An Assessment of Likelihood: Potential Cooperation Between Mexican Drug Cartels and Al Qaeda or ISIS – Stark Differences in Group Identity, Ideology, Decision-making Makes Cooperation Unlikely
This mid-2018 report has been professionally converted for accurate flowing-text e-book format reproduction. The likelihood of cooperative relationships between Mexican drug cartels and Al Qaeda’s core or the Islamic State of Iraq and Syria (ISIS) is a matter of debate and U.S. national security. Despite the significance of the issue, the topic is widely void of objective analysis. When analyzed and compared, the organizational attributes of strategy toward the United States, group identity, ideology, and decision-making authority show stark differences between these groups. With these organizational attributes established and then placed in the context of what makes cooperative relationships work within the private sector, cooperation between groups emerges as highly unlikely. While the occurrence of a relationship between these groups is doubtful, if it were to occur, the implications to U.S. national security could be catastrophic. As such, this study concludes with a policy recommendation that the United States must continue to publicly monitor the potential relationships to deter them.

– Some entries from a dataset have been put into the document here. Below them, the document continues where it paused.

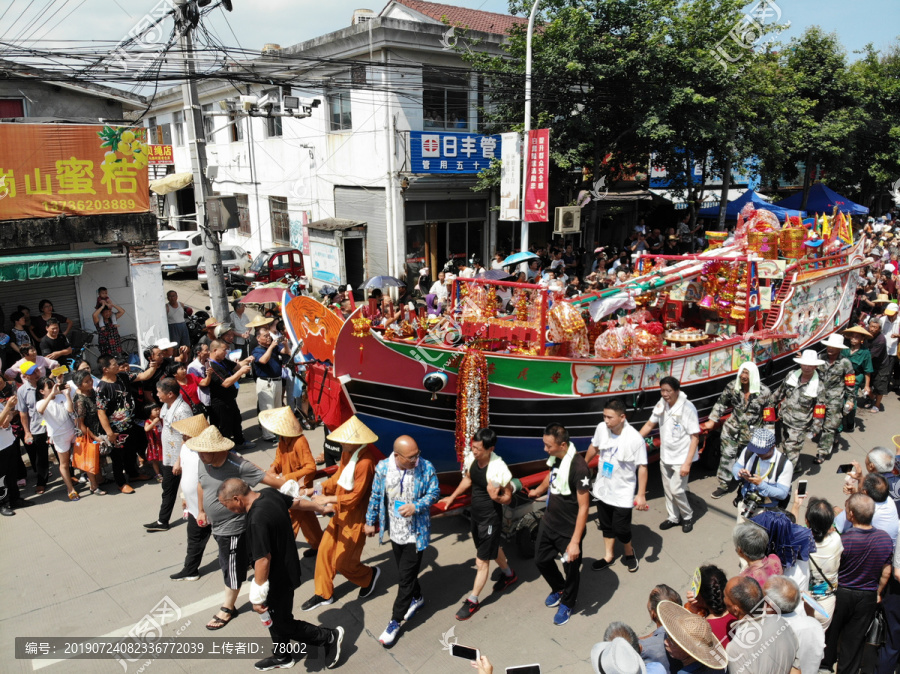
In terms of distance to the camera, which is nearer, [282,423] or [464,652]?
[464,652]

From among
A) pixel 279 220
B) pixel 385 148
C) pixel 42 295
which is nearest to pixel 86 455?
pixel 42 295

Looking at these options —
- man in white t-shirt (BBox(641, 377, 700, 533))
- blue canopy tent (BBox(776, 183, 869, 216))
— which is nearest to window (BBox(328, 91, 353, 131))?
man in white t-shirt (BBox(641, 377, 700, 533))

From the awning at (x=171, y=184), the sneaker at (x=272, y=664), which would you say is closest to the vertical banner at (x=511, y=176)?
the sneaker at (x=272, y=664)

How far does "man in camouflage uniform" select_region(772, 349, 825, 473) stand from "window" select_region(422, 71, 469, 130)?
38.1 ft

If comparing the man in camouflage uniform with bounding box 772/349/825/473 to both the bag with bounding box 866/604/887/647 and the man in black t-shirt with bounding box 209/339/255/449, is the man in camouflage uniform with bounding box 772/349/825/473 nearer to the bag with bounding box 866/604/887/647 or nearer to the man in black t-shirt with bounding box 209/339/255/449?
the bag with bounding box 866/604/887/647

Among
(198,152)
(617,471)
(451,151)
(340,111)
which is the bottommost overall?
(617,471)

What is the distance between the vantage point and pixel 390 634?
15.0 feet

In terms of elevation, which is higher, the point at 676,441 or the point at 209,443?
the point at 209,443

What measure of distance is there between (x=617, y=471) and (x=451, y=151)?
12.4 metres

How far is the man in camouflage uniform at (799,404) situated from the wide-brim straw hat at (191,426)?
5.98 m

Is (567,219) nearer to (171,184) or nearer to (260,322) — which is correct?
(260,322)

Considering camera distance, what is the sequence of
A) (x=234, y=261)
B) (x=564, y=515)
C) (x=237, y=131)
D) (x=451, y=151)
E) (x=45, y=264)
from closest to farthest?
(x=564, y=515)
(x=45, y=264)
(x=451, y=151)
(x=234, y=261)
(x=237, y=131)

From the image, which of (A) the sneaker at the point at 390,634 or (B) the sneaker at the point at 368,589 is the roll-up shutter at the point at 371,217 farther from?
(A) the sneaker at the point at 390,634

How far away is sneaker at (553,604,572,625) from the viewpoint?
4801 millimetres
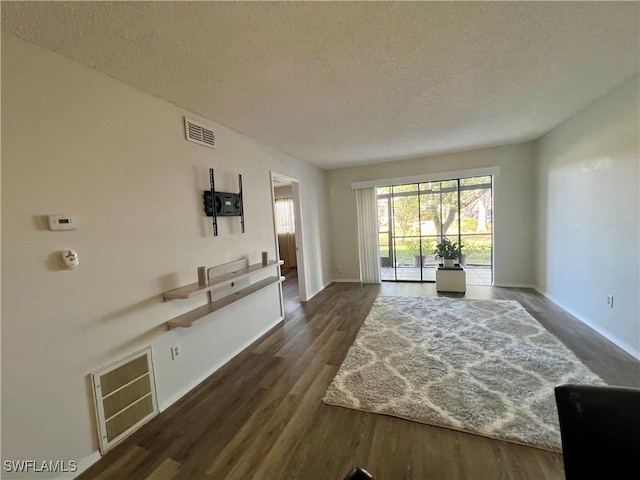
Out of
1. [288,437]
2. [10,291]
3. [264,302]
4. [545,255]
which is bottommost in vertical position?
[288,437]

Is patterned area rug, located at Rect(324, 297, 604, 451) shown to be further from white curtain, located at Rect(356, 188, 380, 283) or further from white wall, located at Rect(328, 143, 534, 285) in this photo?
white curtain, located at Rect(356, 188, 380, 283)

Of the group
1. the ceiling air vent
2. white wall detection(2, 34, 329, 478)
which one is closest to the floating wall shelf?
white wall detection(2, 34, 329, 478)

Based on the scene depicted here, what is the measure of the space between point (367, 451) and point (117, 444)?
1645 millimetres

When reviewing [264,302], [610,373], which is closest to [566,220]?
[610,373]

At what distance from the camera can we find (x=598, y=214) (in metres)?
2.75

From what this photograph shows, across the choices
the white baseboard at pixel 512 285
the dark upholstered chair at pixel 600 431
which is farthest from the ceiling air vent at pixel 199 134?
the white baseboard at pixel 512 285

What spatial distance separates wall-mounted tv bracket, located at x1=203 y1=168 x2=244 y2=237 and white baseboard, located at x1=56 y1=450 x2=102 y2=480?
5.77 feet

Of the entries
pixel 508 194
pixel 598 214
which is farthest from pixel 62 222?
pixel 508 194

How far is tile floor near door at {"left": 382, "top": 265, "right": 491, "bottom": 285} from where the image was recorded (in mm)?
5168

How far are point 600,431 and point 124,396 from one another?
247cm

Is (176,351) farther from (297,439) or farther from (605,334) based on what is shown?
(605,334)

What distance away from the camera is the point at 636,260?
2.27 meters

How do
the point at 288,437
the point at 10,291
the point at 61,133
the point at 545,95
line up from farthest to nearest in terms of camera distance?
the point at 545,95 → the point at 288,437 → the point at 61,133 → the point at 10,291

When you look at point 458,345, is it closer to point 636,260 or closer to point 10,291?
point 636,260
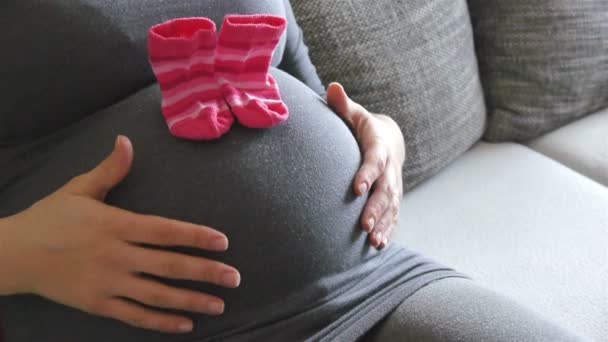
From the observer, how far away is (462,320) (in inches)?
25.0

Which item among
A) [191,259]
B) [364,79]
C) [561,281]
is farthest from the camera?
[364,79]

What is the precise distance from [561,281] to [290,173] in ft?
1.76

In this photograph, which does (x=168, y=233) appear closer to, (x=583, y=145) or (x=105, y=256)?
(x=105, y=256)

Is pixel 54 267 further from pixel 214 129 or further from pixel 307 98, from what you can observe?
pixel 307 98

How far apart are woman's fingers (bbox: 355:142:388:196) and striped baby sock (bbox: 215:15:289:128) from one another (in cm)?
12

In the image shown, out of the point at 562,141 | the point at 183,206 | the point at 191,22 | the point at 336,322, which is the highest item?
the point at 191,22

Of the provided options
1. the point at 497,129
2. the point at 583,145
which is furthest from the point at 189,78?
the point at 583,145

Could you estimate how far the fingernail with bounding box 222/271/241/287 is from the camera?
581 mm

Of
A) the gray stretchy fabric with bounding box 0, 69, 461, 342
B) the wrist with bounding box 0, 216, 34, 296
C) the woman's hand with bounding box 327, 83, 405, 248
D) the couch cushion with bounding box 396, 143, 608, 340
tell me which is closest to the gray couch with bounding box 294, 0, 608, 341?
the couch cushion with bounding box 396, 143, 608, 340

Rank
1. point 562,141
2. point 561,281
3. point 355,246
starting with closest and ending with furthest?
point 355,246 → point 561,281 → point 562,141

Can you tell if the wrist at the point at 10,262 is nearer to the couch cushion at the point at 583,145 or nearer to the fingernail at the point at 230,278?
the fingernail at the point at 230,278

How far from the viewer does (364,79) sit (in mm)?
1076

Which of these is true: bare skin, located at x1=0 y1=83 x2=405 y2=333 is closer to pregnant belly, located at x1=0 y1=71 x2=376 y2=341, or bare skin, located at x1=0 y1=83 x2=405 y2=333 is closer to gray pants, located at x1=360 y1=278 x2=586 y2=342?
pregnant belly, located at x1=0 y1=71 x2=376 y2=341

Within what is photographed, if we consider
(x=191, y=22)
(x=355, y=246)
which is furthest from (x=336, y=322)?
(x=191, y=22)
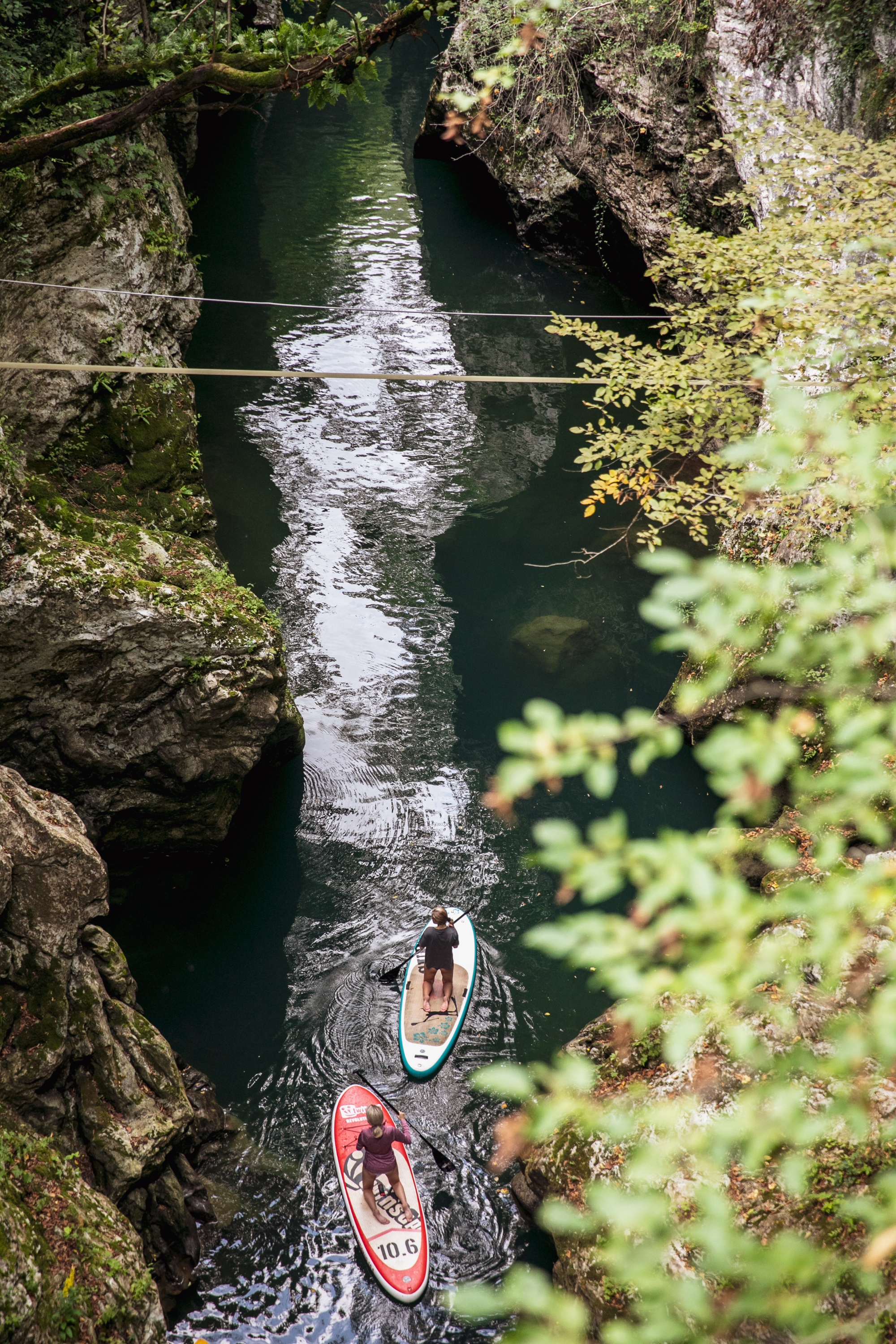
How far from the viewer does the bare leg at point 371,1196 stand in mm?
7488

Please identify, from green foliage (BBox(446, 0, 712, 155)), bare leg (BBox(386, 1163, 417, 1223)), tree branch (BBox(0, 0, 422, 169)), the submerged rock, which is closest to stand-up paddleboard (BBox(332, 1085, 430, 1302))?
bare leg (BBox(386, 1163, 417, 1223))

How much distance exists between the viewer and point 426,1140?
27.0ft

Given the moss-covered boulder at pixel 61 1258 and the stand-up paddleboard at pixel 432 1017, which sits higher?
the moss-covered boulder at pixel 61 1258

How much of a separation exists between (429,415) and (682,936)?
16852 millimetres

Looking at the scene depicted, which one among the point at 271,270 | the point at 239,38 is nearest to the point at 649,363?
the point at 239,38

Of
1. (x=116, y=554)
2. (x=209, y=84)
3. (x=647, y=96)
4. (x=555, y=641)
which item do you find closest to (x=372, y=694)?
(x=555, y=641)

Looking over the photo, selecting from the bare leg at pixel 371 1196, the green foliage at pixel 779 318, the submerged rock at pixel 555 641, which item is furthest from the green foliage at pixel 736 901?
the submerged rock at pixel 555 641

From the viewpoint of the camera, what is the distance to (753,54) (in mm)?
13102

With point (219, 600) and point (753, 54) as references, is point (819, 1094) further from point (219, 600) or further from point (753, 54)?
point (753, 54)

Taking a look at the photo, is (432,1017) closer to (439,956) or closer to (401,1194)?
(439,956)

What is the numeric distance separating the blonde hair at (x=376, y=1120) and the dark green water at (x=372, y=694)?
3.37 feet

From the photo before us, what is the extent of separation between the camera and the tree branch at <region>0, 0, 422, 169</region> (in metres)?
8.42

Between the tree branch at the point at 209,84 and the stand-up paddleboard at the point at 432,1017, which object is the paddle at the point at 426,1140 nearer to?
the stand-up paddleboard at the point at 432,1017

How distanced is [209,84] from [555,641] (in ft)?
27.5
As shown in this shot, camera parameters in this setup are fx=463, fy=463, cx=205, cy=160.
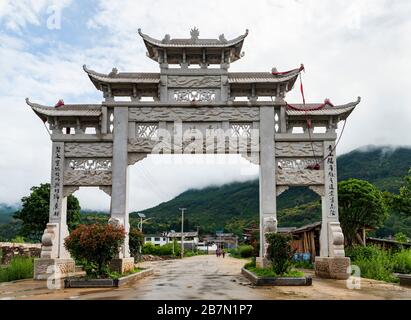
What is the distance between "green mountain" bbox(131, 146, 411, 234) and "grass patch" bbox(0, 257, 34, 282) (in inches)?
1532

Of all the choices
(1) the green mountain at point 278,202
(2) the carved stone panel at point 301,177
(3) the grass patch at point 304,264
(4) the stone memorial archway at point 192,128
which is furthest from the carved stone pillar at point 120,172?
(1) the green mountain at point 278,202

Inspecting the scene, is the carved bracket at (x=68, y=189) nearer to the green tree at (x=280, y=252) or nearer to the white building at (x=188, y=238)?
the green tree at (x=280, y=252)

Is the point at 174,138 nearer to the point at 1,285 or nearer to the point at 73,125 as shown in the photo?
the point at 73,125

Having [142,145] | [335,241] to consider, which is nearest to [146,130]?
[142,145]

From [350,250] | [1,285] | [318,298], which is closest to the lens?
[318,298]

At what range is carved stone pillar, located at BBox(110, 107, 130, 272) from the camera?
1528 centimetres

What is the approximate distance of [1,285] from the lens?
13.4m

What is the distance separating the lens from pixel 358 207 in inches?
787

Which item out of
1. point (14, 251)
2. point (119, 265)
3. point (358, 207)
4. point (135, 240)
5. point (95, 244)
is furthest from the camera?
point (14, 251)

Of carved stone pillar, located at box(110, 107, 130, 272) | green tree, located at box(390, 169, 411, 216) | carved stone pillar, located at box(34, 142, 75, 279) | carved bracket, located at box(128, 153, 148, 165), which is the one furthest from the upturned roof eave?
carved stone pillar, located at box(34, 142, 75, 279)

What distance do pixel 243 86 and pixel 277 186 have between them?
3655 mm

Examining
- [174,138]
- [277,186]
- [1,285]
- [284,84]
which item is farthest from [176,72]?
[1,285]

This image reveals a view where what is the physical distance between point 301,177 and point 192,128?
4.04 metres

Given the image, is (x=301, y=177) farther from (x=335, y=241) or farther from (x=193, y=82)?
(x=193, y=82)
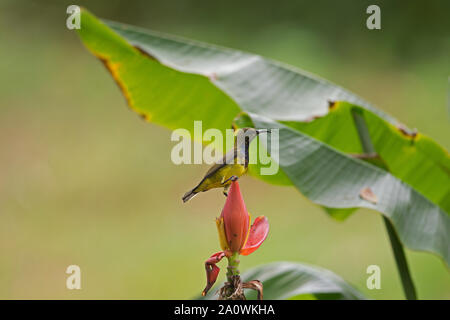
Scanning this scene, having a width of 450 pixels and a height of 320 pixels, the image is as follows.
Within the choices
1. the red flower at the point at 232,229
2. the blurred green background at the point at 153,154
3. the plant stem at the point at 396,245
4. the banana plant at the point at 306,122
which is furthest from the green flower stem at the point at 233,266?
the blurred green background at the point at 153,154

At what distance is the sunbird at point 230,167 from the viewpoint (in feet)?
0.60

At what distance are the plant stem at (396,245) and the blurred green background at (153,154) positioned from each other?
1.25 ft

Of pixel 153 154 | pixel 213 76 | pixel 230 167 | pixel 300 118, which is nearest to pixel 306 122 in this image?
pixel 300 118

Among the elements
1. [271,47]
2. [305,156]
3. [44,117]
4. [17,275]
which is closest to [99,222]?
[17,275]

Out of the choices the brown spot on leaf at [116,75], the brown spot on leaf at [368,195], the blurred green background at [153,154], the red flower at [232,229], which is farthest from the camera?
the blurred green background at [153,154]

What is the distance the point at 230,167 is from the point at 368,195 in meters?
0.35

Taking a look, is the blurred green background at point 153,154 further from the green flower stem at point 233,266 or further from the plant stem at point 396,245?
the green flower stem at point 233,266

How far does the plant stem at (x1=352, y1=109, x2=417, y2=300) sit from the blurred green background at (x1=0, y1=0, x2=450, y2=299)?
38 cm

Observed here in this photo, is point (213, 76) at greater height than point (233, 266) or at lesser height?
greater

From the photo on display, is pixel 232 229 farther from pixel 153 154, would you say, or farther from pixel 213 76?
pixel 153 154

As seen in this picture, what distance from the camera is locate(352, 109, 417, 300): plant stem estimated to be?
577 mm

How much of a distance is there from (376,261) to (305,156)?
1.30m

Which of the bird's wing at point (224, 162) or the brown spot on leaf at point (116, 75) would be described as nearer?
the bird's wing at point (224, 162)

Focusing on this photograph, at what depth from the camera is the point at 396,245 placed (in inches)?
23.2
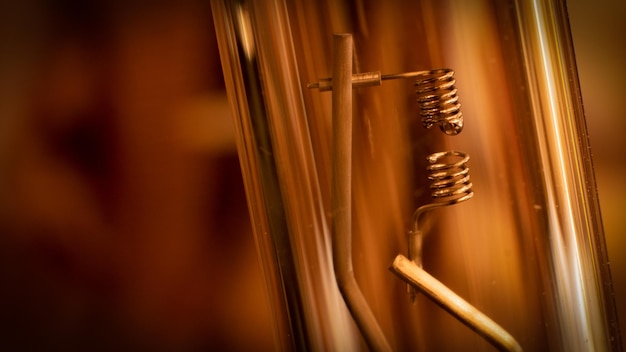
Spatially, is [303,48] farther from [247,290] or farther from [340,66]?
[247,290]

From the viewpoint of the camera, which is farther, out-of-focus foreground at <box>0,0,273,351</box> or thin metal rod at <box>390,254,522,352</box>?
out-of-focus foreground at <box>0,0,273,351</box>

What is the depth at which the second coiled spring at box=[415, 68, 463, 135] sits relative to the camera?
44cm

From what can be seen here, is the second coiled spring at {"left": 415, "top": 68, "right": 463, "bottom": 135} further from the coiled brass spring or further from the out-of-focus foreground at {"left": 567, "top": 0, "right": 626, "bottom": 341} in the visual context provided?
the out-of-focus foreground at {"left": 567, "top": 0, "right": 626, "bottom": 341}

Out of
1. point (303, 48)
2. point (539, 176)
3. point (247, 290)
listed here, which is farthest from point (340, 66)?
point (247, 290)

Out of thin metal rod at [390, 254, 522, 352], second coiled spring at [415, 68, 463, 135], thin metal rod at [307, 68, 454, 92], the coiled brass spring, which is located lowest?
thin metal rod at [390, 254, 522, 352]

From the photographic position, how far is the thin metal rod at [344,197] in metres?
0.43

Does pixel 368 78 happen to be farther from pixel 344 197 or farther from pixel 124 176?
pixel 124 176

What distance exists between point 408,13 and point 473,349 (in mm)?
212

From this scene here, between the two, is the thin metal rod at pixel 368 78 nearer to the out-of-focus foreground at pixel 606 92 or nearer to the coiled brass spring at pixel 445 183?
the coiled brass spring at pixel 445 183

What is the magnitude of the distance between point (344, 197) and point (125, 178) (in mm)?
228

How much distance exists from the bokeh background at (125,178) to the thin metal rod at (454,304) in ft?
0.58

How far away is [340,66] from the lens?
43 cm

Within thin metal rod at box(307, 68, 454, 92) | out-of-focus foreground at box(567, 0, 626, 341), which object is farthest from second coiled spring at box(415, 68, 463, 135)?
out-of-focus foreground at box(567, 0, 626, 341)

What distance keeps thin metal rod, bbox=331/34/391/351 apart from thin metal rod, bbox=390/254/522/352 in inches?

This study identifies conditions, if any, that could result in operational cooperation between Mexican drug cartels and Islamic transnational terrorist groups. Historically, some governmental organizations and the media have speculated on this topic because of oversimplified use of terminology and a lack of understanding of how such factors as organizational identity and intra-group trust, strategy, ideology, and organizational structure influence violent sub-state groups’ decision-making. Admittedly, a proven nexus between narcotics and terrorism does exist in some countries at some times; however, this does not imply a direct cooperative relationship between these organizations everywhere.
Narco-terrorism has been argued to be both a means and an end, which further confuses what narco-terrorism is and where a nexus between the two exist—as well as if that nexus is a cooperative relationship. Peruvian counter drug units first coined narco-terrorism in 1983 as a descriptor for the use of terror tactics by drug organizations. The United States Drug Enforcement Agency (DEA) now defines narco-terrorism as “participation of groups or associated individuals in taxing, providing security for, otherwise aiding or abetting drug trafficking endeavors in an effort to further, or fund terrorist activities.” Notably, the Peruvian description is referring to narco-terrorism as an ends, and the DEA is referring to narco-terrorism as a means, which represents the confluence of narco-trafficking and terrorism. Looking at case studies of narco-terrorism provides no additional clarity on the topic of what narco-terrorism actually is, as it can be explained as both a means and an end.